As told “Interfax” a source familiar with the position of the group, the company insist: “gas Supply using trunk pipelines to export markets where this is technologically possible and economically feasible, compared to LNG will provide a substantially greater budgetary and economic efficiency in the release of LNG from export duties (unlike pipeline gas) and tax incentives for new LNG projects. For this reason, creating an unprecedented favorable conditions for the implementation of new LNG projects in Russia, it is necessary to consider the high probability of displacement of volumes directed at the export of Russian pipeline gas with liquefied natural gas, the consequence will be the reduction of state budget revenues of the Russian Federation”.
“The project “Yamal LNG” is implemented with public support, the effect of which for the Russian Federation is not obvious,” – said “Gazprom”, noting that “despite the potential for LNG to remote markets that do not have access to Russian pipeline gas, significant amounts of Yamal LNG was contracted by European buyers”.
Potential risks to economic and energy security of the Russian Federation related to the development of LNG, “Gazprom” considers “in the first decline of Russia’s budget revenues, due to falling average sale prices of Russian gas on the external market due to the growing supply and competition the Russian suppliers”. “The decrease in exports of pipeline gas in connection with the replacement of its Russian LNG supplies and, as a consequence, reduced income to the state budget (LNG exempted from export duties for new LNG projects granted tax benefits),” – warn gas companies.

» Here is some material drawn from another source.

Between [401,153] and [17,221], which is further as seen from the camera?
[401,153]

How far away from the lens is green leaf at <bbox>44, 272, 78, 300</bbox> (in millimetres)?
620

Also in “Gazprom” noted that much of the equipment for the implementation of new LNG projects, is imported, in contrast to the pipes and compressors, which almost fully produced in Russia and used in the construction of gas pipelines. Major investments in development of production base and infrastructure for the supply of network gas consumers have already been made or are pending implementation or completion. Also in this regard, the company warned of “reducing the economic multiplier effect due to the program importozameshchenija as contracts for the supply of technologies, equipment, ships, etc. for LNG plants mostly get not Russian and Western manufacturers”.
Besides, in “Gazprom” predicted probability of “freezing” invested in new LNG projects cost of funds due to their possible little payback due to the projected excess supply in the global LNG market”.